§ **Given data**:

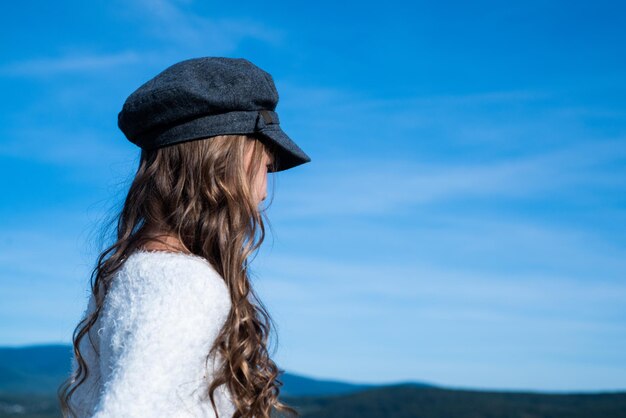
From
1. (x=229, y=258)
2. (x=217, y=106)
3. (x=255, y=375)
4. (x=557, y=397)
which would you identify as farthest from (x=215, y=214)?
(x=557, y=397)

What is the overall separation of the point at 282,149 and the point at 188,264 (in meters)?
0.67

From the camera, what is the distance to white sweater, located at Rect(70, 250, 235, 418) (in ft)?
7.30

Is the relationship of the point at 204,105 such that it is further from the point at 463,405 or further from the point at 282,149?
the point at 463,405

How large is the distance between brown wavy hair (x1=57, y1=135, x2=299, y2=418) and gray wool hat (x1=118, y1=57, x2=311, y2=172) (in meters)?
0.04

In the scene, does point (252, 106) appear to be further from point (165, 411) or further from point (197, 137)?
point (165, 411)

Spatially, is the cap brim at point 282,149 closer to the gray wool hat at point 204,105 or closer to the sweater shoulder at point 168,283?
the gray wool hat at point 204,105

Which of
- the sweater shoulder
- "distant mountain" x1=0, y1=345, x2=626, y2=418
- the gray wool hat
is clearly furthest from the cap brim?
"distant mountain" x1=0, y1=345, x2=626, y2=418

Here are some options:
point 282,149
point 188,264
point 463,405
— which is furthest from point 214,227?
point 463,405

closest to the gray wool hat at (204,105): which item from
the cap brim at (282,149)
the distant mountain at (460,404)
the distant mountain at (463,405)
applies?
the cap brim at (282,149)

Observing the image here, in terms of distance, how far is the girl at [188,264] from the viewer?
2.28m

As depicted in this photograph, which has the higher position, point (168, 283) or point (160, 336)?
point (168, 283)

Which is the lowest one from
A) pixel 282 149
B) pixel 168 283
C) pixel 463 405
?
pixel 168 283

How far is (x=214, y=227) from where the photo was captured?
8.80 ft

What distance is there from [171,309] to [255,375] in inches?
19.5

§ **Goal**: Copy out every record above word for word, without the pictures.

§ **The output**:
From
1. (x=229, y=258)
2. (x=217, y=106)
3. (x=255, y=375)
4. (x=557, y=397)
which would you identify as farthest from (x=215, y=214)?
(x=557, y=397)

What is the overall separation of the point at 282,149 and the point at 188,264 (in meters)?
0.67

From the camera, what is the distance to white sweater, located at Rect(70, 250, 235, 418) (in ft)?
7.30

Is the relationship of the point at 204,105 such that it is further from the point at 463,405 or further from the point at 282,149?
the point at 463,405

How large is the distance between brown wavy hair (x1=57, y1=135, x2=299, y2=418) and gray wool hat (x1=118, y1=57, x2=311, y2=172) (in meters)?
0.04

In the scene, does point (252, 106) appear to be further from point (165, 411) or further from point (197, 137)?
point (165, 411)

Spatially, is the cap brim at point 282,149 closer to the gray wool hat at point 204,105 or closer to the sweater shoulder at point 168,283?
the gray wool hat at point 204,105

Which of
- the sweater shoulder
- "distant mountain" x1=0, y1=345, x2=626, y2=418
- the gray wool hat
is clearly furthest from the cap brim?
"distant mountain" x1=0, y1=345, x2=626, y2=418

Here are some options:
point 282,149
point 188,264
point 463,405
— which is furthest from point 214,227?
point 463,405

closest to the gray wool hat at (204,105): which item from
the cap brim at (282,149)
the distant mountain at (460,404)
the distant mountain at (463,405)
applies?
the cap brim at (282,149)

Observing the image here, in terms of distance, how far is the girl at [188,264] from the viewer?
2.28m

As depicted in this photograph, which has the higher position, point (168, 283) or point (160, 336)?
point (168, 283)

Which is the lowest one from
A) pixel 282 149
B) pixel 168 283
C) pixel 463 405
?
pixel 168 283

How far is (x=214, y=227) from where the photo was captured?
8.80 ft

What distance is there from [171,309] to [255,375] in inches?
19.5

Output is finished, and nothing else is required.